You could use different approach of searching LPF in a single pass (with O(sqrt(n))).

• assume your current x as a potential last prime number
• loop n through number 2 up while your current x is greater
• if you found some n that is factor of x divide your x at it as much as you can.
  • if by some reason everything is left from x is 1 than that n is the largest prime factor
  • otherwise you've got your new assumption about largest prime number and continue reducing it through cycle
• if you've reached situation when n is larger than x (which is greter than 1) then your x is actually the largest prime factor of your original x

Sample:

#include <iostream>
#include <cstdlib>
long long lpf(long long x) {
    long long n;
    // since x changes anyway I think it's better to use n*n instead of sqrt
    for(n = 2; (n*n) < x ; ++n)
    {
        if ((x%n) == 0)
        {
            x /= n;
            while((x%n) == 0) x /= n;
            if (x == 1) return n;
        }
    }
    return x;
}
int main(int argc, char *argv[]) {
    if (argc < 2) return 1;
    long long x = atoll(argv[1]);
    std::cout << "x = " << x << std::endl;
    std::cout << "LPF(x) = " << lpf(x) << std::endl;
    return 0;
}

This is variation of Trivial division algorithm without prime numbers at all. See Factoring algorithms for some more.

Answer 5

Hmm... Am I the only one who sees complexity of original algorithm nearly O(n^2) even with caching prime numbers in IsPrime? If you still want to stick with prime numbers for factoring consider building lazy primes list and walk over it rather than over integers (it also can be used for algorithm I've posted earlier).

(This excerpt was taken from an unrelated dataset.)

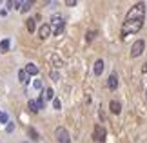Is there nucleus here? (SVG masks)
Returning a JSON list of instances; mask_svg holds the SVG:
<instances>
[{"label":"nucleus","instance_id":"obj_21","mask_svg":"<svg viewBox=\"0 0 147 143\" xmlns=\"http://www.w3.org/2000/svg\"><path fill=\"white\" fill-rule=\"evenodd\" d=\"M5 130H7V132H13V130H15V123L7 122V127H5Z\"/></svg>","mask_w":147,"mask_h":143},{"label":"nucleus","instance_id":"obj_5","mask_svg":"<svg viewBox=\"0 0 147 143\" xmlns=\"http://www.w3.org/2000/svg\"><path fill=\"white\" fill-rule=\"evenodd\" d=\"M55 136H56V140H58L60 143H69L71 141V136H69V132H67V129H64V127H58L55 130Z\"/></svg>","mask_w":147,"mask_h":143},{"label":"nucleus","instance_id":"obj_13","mask_svg":"<svg viewBox=\"0 0 147 143\" xmlns=\"http://www.w3.org/2000/svg\"><path fill=\"white\" fill-rule=\"evenodd\" d=\"M9 45H11V42L7 38H4L2 42H0V51H2V53H5V51H9Z\"/></svg>","mask_w":147,"mask_h":143},{"label":"nucleus","instance_id":"obj_18","mask_svg":"<svg viewBox=\"0 0 147 143\" xmlns=\"http://www.w3.org/2000/svg\"><path fill=\"white\" fill-rule=\"evenodd\" d=\"M53 107L56 109V111H60V109H62V101H60L58 98H55V100H53Z\"/></svg>","mask_w":147,"mask_h":143},{"label":"nucleus","instance_id":"obj_2","mask_svg":"<svg viewBox=\"0 0 147 143\" xmlns=\"http://www.w3.org/2000/svg\"><path fill=\"white\" fill-rule=\"evenodd\" d=\"M64 26H65V22L60 15H55L53 18H51V33H53L55 36H58L60 33L64 31Z\"/></svg>","mask_w":147,"mask_h":143},{"label":"nucleus","instance_id":"obj_16","mask_svg":"<svg viewBox=\"0 0 147 143\" xmlns=\"http://www.w3.org/2000/svg\"><path fill=\"white\" fill-rule=\"evenodd\" d=\"M18 80H20L22 83H26V82H27V73H26L24 69H20V71H18Z\"/></svg>","mask_w":147,"mask_h":143},{"label":"nucleus","instance_id":"obj_11","mask_svg":"<svg viewBox=\"0 0 147 143\" xmlns=\"http://www.w3.org/2000/svg\"><path fill=\"white\" fill-rule=\"evenodd\" d=\"M44 100H55V91L51 89V87H47L46 91H44V96H42Z\"/></svg>","mask_w":147,"mask_h":143},{"label":"nucleus","instance_id":"obj_23","mask_svg":"<svg viewBox=\"0 0 147 143\" xmlns=\"http://www.w3.org/2000/svg\"><path fill=\"white\" fill-rule=\"evenodd\" d=\"M94 35H96V33H93V31H89V33H87V36H86V40H87V42H91V40L94 38Z\"/></svg>","mask_w":147,"mask_h":143},{"label":"nucleus","instance_id":"obj_10","mask_svg":"<svg viewBox=\"0 0 147 143\" xmlns=\"http://www.w3.org/2000/svg\"><path fill=\"white\" fill-rule=\"evenodd\" d=\"M24 71L27 73V76H36V74H38V67L35 64H27Z\"/></svg>","mask_w":147,"mask_h":143},{"label":"nucleus","instance_id":"obj_24","mask_svg":"<svg viewBox=\"0 0 147 143\" xmlns=\"http://www.w3.org/2000/svg\"><path fill=\"white\" fill-rule=\"evenodd\" d=\"M65 5H76V0H65Z\"/></svg>","mask_w":147,"mask_h":143},{"label":"nucleus","instance_id":"obj_12","mask_svg":"<svg viewBox=\"0 0 147 143\" xmlns=\"http://www.w3.org/2000/svg\"><path fill=\"white\" fill-rule=\"evenodd\" d=\"M26 27H27V31L29 33H35V29H36V26H35V18H29L26 22Z\"/></svg>","mask_w":147,"mask_h":143},{"label":"nucleus","instance_id":"obj_14","mask_svg":"<svg viewBox=\"0 0 147 143\" xmlns=\"http://www.w3.org/2000/svg\"><path fill=\"white\" fill-rule=\"evenodd\" d=\"M27 109H29V111H31L33 114L40 111V109H38V105H36V101H35V100H29V103H27Z\"/></svg>","mask_w":147,"mask_h":143},{"label":"nucleus","instance_id":"obj_4","mask_svg":"<svg viewBox=\"0 0 147 143\" xmlns=\"http://www.w3.org/2000/svg\"><path fill=\"white\" fill-rule=\"evenodd\" d=\"M105 136H107V130L102 127V125H94L93 140H94V141H98V143H102V141H105Z\"/></svg>","mask_w":147,"mask_h":143},{"label":"nucleus","instance_id":"obj_8","mask_svg":"<svg viewBox=\"0 0 147 143\" xmlns=\"http://www.w3.org/2000/svg\"><path fill=\"white\" fill-rule=\"evenodd\" d=\"M93 73L96 74V76H100L102 73H104V60H96L94 62V67H93Z\"/></svg>","mask_w":147,"mask_h":143},{"label":"nucleus","instance_id":"obj_27","mask_svg":"<svg viewBox=\"0 0 147 143\" xmlns=\"http://www.w3.org/2000/svg\"><path fill=\"white\" fill-rule=\"evenodd\" d=\"M145 94H147V91H145Z\"/></svg>","mask_w":147,"mask_h":143},{"label":"nucleus","instance_id":"obj_25","mask_svg":"<svg viewBox=\"0 0 147 143\" xmlns=\"http://www.w3.org/2000/svg\"><path fill=\"white\" fill-rule=\"evenodd\" d=\"M142 71H144V73H147V62H145V64H144V67H142Z\"/></svg>","mask_w":147,"mask_h":143},{"label":"nucleus","instance_id":"obj_15","mask_svg":"<svg viewBox=\"0 0 147 143\" xmlns=\"http://www.w3.org/2000/svg\"><path fill=\"white\" fill-rule=\"evenodd\" d=\"M31 5H33V2H31V0H27V2H22V5H20V11H22V13H27V11L31 9Z\"/></svg>","mask_w":147,"mask_h":143},{"label":"nucleus","instance_id":"obj_17","mask_svg":"<svg viewBox=\"0 0 147 143\" xmlns=\"http://www.w3.org/2000/svg\"><path fill=\"white\" fill-rule=\"evenodd\" d=\"M27 134L31 136V140H38V132H36V130L33 129V127H29V129H27Z\"/></svg>","mask_w":147,"mask_h":143},{"label":"nucleus","instance_id":"obj_26","mask_svg":"<svg viewBox=\"0 0 147 143\" xmlns=\"http://www.w3.org/2000/svg\"><path fill=\"white\" fill-rule=\"evenodd\" d=\"M145 5H147V4H145ZM145 13H147V7H145Z\"/></svg>","mask_w":147,"mask_h":143},{"label":"nucleus","instance_id":"obj_22","mask_svg":"<svg viewBox=\"0 0 147 143\" xmlns=\"http://www.w3.org/2000/svg\"><path fill=\"white\" fill-rule=\"evenodd\" d=\"M0 122H2V123H7V114H5V112H0Z\"/></svg>","mask_w":147,"mask_h":143},{"label":"nucleus","instance_id":"obj_1","mask_svg":"<svg viewBox=\"0 0 147 143\" xmlns=\"http://www.w3.org/2000/svg\"><path fill=\"white\" fill-rule=\"evenodd\" d=\"M144 20H145V4L138 2L129 9V13L125 16V22L122 26V38L138 33L144 27Z\"/></svg>","mask_w":147,"mask_h":143},{"label":"nucleus","instance_id":"obj_19","mask_svg":"<svg viewBox=\"0 0 147 143\" xmlns=\"http://www.w3.org/2000/svg\"><path fill=\"white\" fill-rule=\"evenodd\" d=\"M33 87H35L36 91H40L42 89V80H35V82H33Z\"/></svg>","mask_w":147,"mask_h":143},{"label":"nucleus","instance_id":"obj_3","mask_svg":"<svg viewBox=\"0 0 147 143\" xmlns=\"http://www.w3.org/2000/svg\"><path fill=\"white\" fill-rule=\"evenodd\" d=\"M144 49H145V42L144 40H136L131 47V58H138V56L144 53Z\"/></svg>","mask_w":147,"mask_h":143},{"label":"nucleus","instance_id":"obj_6","mask_svg":"<svg viewBox=\"0 0 147 143\" xmlns=\"http://www.w3.org/2000/svg\"><path fill=\"white\" fill-rule=\"evenodd\" d=\"M49 35H51V26L49 24L40 26V29H38V36H40L42 40H46V38H49Z\"/></svg>","mask_w":147,"mask_h":143},{"label":"nucleus","instance_id":"obj_20","mask_svg":"<svg viewBox=\"0 0 147 143\" xmlns=\"http://www.w3.org/2000/svg\"><path fill=\"white\" fill-rule=\"evenodd\" d=\"M36 105H38V109H44V105H46V100H44V98H38V100H36Z\"/></svg>","mask_w":147,"mask_h":143},{"label":"nucleus","instance_id":"obj_9","mask_svg":"<svg viewBox=\"0 0 147 143\" xmlns=\"http://www.w3.org/2000/svg\"><path fill=\"white\" fill-rule=\"evenodd\" d=\"M109 111H111L113 114H120V111H122V105H120V101L113 100L111 103H109Z\"/></svg>","mask_w":147,"mask_h":143},{"label":"nucleus","instance_id":"obj_7","mask_svg":"<svg viewBox=\"0 0 147 143\" xmlns=\"http://www.w3.org/2000/svg\"><path fill=\"white\" fill-rule=\"evenodd\" d=\"M107 87H109L111 91H115L118 87V76L116 74H111L109 76V80H107Z\"/></svg>","mask_w":147,"mask_h":143}]
</instances>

Long time ago I used this sinppet of code (with some fresh updates):

class Primes {
public:
    typedef unsigned int Num;
    typedef std::list<Num> list;
    typedef list::const_iterator iterator;

    static void init(size_t pagesz = 10)
    {
        page_size = pagesz;
        primes.clear();
        primes.push_back(2);
        primes.push_back(3);
    }

    static iterator begin() { return primes.begin(); }

    static Num next(iterator &i)
    {
        iterator j = i++;
        if (i == primes.end()) {
            Num x = primes.back();
            size_t k;
            for(x+=2,k=0;k<page_size;x+=2) {
                if (isPrime(x)) {
                    primes.push_back(x);
                    ++k;
                }
            }
            // move i through end()
            i = j;
            ++i;
        }
        return (*j);
    }

private:
    static list primes;
    static size_t page_size;

    static bool isPrime(Num v)
    {
        for(iterator i = begin(); i != primes.end(); ++i) {
            const Num p = *i;
            if (p > v) return true;
            if ((v%p) == 0) return false;
        }
        return true;
    }
};

P.S. wheel factorization with more factors than just 2 can also be used here.